Streets of Fire

Some things written by Jeff Kelley, a man in Richmond, Va. He likes aircraft carriers but doesn't really know the intricacies of them (weight, length, etc.)

Emergency

The call yesterday came from a number I did not recognize, but I picked it up anyway since I had nothing better to do at the time but drive. It was my 91-year-old grandfather on the other end, apparently using the cell phone that, outside of the occasional storm surge that knocks out power and phone service as it had just done, stays bricked in a desk drawer somewhere inside the tri-level house he finished paying for in 1972.

“Jeffrey? It’s your Grandad. Do you all have power?”

We did, I told him. What did they need, I asked, fearing a tree was in their living room. Food or medication, I wondered. I hoped no one had fallen in the dark of the unpowered house, or, worse, that they were unable to eat at their regular 4:30 p.m. dinner time. I was even prepared to offer a place to sleep.

“Well, our freezers have been shut off for two hours, and our ice cream and frozens are going to melt.” To a humble, elderly white man living off a hefty Exxon pension that could buy him new ice creams and frozen foods almost ninety-thousand times over, this plight still amounts to a crisis.

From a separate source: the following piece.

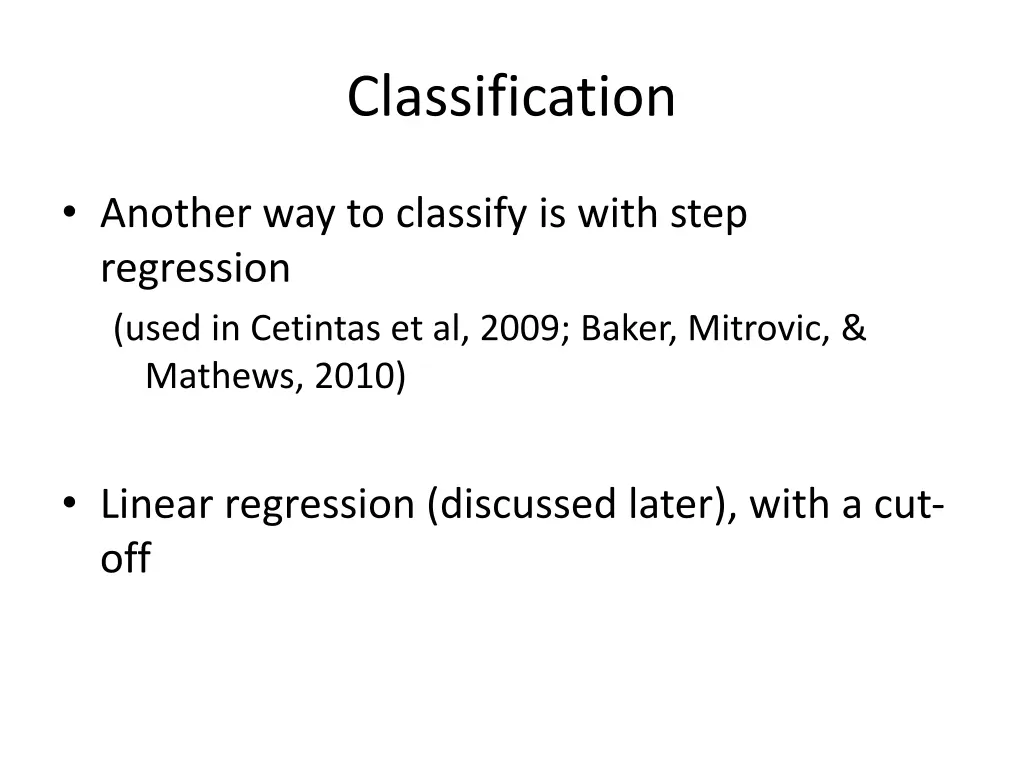 Classification

• Another way to classify is with step regression
(used in Cetintas et al, 2009; Baker, Mitrovic, & Mathews, 2010)

• Linear regression (discussed later), with a cut-off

“I’ll be there in ten minutes,” I told him. And so I diverted my track to the Vietnamese restaurant where our dinner order was waiting for pickup, pulled up to my grandfather’s tri-level and filled up two paper bags with their two-for-one Turkey Hill ice cream tubs and various brightly colored frozen food boxes. The bags were oversized ones from Olive Garden’s take-out service, because my grandfather is a simple man who doesn’t care what the local newspaper reviewer writes about the hip new restaurant with a single-noun name like “Salt” or “Ground” that was recently opened by a chef who has a sister restaurant in New York called “Pepper” or “air” (lowercase for effect), or perhaps trained under some bozo in Europe. He’d rather toss me the keys to his Lincoln Town Car and ask to drive us all to the Olive Garden, because it’s consistent and has comfortable seating and there are unlimited-based menu options. He also enjoys Red Lobster and has a hard time understanding how some minorities can afford to eat there, though we tend to always let this subtle commentary pass as a generational feature. He’s a sweet man.

Among the items I kept in the safety of our Kenmore’s freezer space - ample, I’ve since learned - were several empty green Country Crock margarine canisters filled with my Grandad’s homemade pork tenderloin and brown gravy, the latter a mixture of bacon grease, pork fat, butter, salt, cholesterol, oil and whatever remnants have piled up over decades of being fried up in a black iron skillet. It’s amazing but not for the faint of heart, literally and figuratively. And this morning, with several pounds of this substance accessible in my own home, I made four pieces of pork loin with a side of eggs. Neither the eggs or the pork was as good as he makes them, but I was more than pleased with the outcome. It was way better than Corn Flakes.

I checked in with him tonight. Figured that the power was back on, and therefore his flip phone was blacked out in a desk somewhere, and called the same number he’s had since the early 1950s.

“You all okay? Power up?” I asked.

“All good here,” he said.

I told him I’d bring his food back tomorrow evening sometime. “And I bet you can’t guess what I ate for breakfast,” I added.

“I hope it wasn’t any of my food.” And then, because he already knew, he laughed.

  1. openareas said: I enjoyed reading this.